___ Passage provided

Here is a mysterious object:Half Duck

Some kind of abstract sculpture, perhaps?  Or is it a ghost or an alien or a member of the Ku Klux Klan carrying scrolls?  Or are those sausages, perhaps, or maybe cat-tails?

Cat-tails they are.  For if I place this shaker beside its partner, all is revealed:

Two Ducks

Those are in fact, cat-tails, or some similar sort of reed, and they are the backdrop for a depiction of a duck–a duck in the process of dipping its head underwater.  The presence of one mostly whole, and more or less wholly visible, duck makes it clear that the other, formerly abstract object is to be interpreted as another, albeit not quite so visible duck.

And interpreting the half-duck as in fact part of a duck means that this set performs the same visual trick as the Bluenose schooner I discussed in my last post.  By implying that more of it exists below what can in fact be seen, it transforms the surface it sits on into the top of a body of water, with the illusion of depth beneath it.  In this case, the illusion is somewhat qualified by the sculptor’s decision to actually include a layer of blue water around the ducks for them to sit in and on.  But it is still a satisfying illusion, an intriguing way of making a hard surface seem to be penetrable simply by placing the right sort of object on top of it.

______

### [Exercise instructions]
Please list each guess the text about the duck shakers offers for what the mysterious object as a whole might be, before it reveals the answer. The data comes from a different source than the text about the duck shakers.

___ Data listing

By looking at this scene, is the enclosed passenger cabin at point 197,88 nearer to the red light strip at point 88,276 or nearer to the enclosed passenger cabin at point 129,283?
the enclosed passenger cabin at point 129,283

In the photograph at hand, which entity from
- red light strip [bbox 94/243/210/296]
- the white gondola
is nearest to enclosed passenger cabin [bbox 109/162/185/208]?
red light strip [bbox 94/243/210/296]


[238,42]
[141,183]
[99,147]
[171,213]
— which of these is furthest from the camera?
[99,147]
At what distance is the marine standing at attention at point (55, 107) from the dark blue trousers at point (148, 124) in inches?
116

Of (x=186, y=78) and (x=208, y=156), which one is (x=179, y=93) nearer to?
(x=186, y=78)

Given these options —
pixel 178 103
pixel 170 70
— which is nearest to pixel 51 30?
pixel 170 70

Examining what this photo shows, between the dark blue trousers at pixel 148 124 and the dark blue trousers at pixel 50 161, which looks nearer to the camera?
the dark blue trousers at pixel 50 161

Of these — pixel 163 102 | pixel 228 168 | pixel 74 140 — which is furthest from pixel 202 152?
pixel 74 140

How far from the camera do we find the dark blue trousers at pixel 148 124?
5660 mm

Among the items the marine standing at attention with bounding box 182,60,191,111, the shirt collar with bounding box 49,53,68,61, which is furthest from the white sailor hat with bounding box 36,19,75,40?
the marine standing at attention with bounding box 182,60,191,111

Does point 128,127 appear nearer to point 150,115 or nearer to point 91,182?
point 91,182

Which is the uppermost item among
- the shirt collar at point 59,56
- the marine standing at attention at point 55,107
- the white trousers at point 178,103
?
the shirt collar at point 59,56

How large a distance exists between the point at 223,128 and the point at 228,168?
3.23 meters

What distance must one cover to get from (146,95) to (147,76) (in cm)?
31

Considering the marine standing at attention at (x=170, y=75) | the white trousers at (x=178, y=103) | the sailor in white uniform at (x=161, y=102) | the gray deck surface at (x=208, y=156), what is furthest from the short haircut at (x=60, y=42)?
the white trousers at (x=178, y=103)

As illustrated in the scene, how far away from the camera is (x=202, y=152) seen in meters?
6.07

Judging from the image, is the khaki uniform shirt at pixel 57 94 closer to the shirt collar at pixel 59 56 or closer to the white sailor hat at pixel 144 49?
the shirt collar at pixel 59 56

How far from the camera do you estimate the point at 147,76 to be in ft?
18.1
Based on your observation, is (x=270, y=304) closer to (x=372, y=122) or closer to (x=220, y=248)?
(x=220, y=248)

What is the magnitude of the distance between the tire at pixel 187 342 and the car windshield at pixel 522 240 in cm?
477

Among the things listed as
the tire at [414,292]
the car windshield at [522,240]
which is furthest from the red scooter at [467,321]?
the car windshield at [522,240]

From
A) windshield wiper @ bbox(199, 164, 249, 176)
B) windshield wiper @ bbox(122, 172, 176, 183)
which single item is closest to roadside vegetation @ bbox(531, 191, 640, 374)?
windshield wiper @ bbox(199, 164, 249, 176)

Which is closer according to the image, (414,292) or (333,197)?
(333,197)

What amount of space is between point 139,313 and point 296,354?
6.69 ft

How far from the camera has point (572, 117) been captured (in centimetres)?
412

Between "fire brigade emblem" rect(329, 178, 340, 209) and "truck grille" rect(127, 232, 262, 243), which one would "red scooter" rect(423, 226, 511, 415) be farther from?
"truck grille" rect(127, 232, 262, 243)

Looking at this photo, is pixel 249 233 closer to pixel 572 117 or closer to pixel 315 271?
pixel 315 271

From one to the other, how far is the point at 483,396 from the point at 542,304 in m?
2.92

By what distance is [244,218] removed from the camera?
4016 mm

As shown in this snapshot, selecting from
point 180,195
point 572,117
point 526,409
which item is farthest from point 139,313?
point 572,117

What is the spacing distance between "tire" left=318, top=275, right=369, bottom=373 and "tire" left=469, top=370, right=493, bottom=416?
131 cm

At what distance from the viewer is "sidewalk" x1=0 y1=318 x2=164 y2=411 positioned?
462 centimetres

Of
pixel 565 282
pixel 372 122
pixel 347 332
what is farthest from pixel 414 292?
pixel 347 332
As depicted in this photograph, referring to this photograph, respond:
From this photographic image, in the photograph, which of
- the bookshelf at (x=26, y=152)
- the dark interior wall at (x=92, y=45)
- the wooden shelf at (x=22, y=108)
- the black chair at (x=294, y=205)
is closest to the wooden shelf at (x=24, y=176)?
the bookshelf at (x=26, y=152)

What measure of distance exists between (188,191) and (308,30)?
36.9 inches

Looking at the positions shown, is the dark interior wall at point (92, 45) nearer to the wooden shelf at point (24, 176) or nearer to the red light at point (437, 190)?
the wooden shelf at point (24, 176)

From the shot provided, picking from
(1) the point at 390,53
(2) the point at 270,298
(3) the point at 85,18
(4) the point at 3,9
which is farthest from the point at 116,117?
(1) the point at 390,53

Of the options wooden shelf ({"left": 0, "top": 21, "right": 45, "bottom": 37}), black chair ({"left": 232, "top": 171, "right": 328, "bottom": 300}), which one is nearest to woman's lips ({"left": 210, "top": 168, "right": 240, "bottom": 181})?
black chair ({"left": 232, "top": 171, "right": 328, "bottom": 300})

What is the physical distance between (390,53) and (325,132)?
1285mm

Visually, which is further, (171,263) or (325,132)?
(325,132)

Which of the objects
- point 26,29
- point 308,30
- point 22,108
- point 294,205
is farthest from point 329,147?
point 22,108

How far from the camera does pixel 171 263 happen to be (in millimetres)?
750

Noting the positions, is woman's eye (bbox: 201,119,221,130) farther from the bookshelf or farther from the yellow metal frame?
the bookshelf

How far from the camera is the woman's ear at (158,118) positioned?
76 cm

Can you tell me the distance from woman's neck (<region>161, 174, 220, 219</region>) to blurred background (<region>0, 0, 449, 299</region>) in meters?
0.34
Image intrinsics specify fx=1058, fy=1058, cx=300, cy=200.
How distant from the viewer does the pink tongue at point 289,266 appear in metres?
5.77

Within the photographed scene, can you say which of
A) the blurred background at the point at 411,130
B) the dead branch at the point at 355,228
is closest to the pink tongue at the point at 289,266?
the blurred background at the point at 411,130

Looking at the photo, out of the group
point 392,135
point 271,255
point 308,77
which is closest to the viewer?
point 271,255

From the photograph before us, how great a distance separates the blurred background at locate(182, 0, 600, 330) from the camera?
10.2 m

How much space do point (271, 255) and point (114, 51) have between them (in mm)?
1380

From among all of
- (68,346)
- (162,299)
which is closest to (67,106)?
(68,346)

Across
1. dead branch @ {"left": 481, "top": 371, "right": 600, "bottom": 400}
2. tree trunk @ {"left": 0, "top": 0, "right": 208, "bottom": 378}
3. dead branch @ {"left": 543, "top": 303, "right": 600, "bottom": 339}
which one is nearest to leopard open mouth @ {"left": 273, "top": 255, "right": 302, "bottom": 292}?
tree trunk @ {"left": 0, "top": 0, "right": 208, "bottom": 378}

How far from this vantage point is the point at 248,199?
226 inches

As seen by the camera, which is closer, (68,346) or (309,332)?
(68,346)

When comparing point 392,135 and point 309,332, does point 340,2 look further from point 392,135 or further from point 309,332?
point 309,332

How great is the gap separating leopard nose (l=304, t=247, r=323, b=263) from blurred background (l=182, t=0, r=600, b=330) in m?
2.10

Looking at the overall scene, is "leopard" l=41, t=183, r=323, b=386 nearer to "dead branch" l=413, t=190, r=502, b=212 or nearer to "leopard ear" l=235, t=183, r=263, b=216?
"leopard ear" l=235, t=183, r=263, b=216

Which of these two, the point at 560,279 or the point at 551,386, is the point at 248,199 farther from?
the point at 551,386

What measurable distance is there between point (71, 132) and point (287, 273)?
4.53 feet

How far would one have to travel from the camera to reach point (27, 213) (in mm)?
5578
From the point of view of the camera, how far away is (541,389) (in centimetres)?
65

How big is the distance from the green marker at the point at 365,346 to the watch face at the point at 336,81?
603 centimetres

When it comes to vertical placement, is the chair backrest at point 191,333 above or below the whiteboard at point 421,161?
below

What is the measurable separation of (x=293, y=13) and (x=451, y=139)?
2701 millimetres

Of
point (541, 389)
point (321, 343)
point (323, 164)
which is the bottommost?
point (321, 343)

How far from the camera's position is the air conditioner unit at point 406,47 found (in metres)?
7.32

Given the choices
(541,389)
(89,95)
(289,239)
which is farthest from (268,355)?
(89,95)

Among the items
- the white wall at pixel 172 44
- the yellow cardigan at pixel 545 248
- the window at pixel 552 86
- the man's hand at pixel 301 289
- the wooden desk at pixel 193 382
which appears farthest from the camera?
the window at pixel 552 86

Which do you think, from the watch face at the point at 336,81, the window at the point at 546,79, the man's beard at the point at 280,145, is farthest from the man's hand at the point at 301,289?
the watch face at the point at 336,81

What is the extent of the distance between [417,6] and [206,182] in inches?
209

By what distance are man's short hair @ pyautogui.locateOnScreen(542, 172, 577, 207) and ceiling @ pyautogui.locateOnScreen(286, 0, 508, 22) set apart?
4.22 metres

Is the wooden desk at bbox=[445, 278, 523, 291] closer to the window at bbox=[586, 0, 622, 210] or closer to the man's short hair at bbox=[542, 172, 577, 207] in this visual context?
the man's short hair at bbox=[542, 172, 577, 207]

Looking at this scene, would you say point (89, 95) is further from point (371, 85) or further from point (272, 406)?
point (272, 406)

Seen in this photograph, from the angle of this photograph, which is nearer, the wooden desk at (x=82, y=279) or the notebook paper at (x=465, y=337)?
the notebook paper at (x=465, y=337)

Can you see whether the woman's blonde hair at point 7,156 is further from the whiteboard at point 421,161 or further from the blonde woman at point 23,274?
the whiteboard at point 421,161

______

### [Output below]
- An abstract sculpture
- A ghost
- An alien
- A member of the Ku Klux Klan carrying scrolls